Estas duas mensagens do papa aos LGBTs significam uma mudança de postura da Igreja Católica em relação aos gays? A resposta é sim e não.
Se pensarmos nos discursos do seu antecessor, o papa Bento 16, que dizia, por exemplo, que o casamento homossexual “ameaça o futuro da humanidade”, podemos enxergar um discurso mais generoso e mais positivo em relação aos gays.
Existe uma sensível mudança ideológica no novo pontífice, por um lado, já não é mais a igreja que está no comando de tudo e todos, mas a igreja que quer arrebanhar, conquistar – pois tem perdido fiéis nas últimas décadas. E, neste sentido, o discurso de autoridade que condena, exclui, não cabe nesta nova igreja que deseja ser mais inclusiva.
Também no sentido filosófico, existe uma retomada explícita da questão do livre arbítrio. O papa diz claramente: “Deus na criação nos fez livres”. E vai mais longe, a coloca em um terreno esquecido ultimamente pelo cristianismo mas que está no seu cerne, a individualidade. “Não é possível uma ingerência espiritual na vida pessoal”. E não podemos esquecer como a individualidade e fundamental tanto para as questões de orientação sexual e de identidade de gênero.
O papa retoma valores fundamentais da cristandade e as coloca em primeiro plano, como o amor ao próximo, e o “atire a primeira pedra quem estiver livre de pecado” que é o avesso do discurso condenatório feito pela Igreja Católica como também em muitas outras religiões cristãs.

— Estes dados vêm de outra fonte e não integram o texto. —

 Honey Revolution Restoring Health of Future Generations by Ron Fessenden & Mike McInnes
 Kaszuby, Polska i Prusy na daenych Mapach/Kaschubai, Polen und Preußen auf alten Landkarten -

E melhor, critica a obsessão do catolicismo – podemos entender por extensão o de outras religiões cristãs – de condenar certas posturas o tempo todo, todos ligadas à questão da individualidade. “Não podemos continuar insistindo só em questões referentes ao aborto, ao casamento homossexual ou ao uso de anticoncepcionais. É impossível”.
De certa forma, ele prega uma igreja mais tolerante, mas suas ideias não mudaram. Na mesma frase, ele diz: “a religião tem o direito de expressar suas próprias opiniões a serviço das pessoas”. Isto é, a igreja continua não concordando com a homossexualidade, com o aborto e os anticoncepcionais (apesar dele agora coloca-las como coisas secundárias pois existem outras questões mais importante como a pobreza, por exemplo). Quer dizer, suas opiniões continuam as mesmas.
De fundo, não existe mudança substancial, mas sim, se antes era a fogueira para os LGBTs, agora é possível ser um colega, um conhecido que apenas não concorda com nossas posturas, ficou mais leve.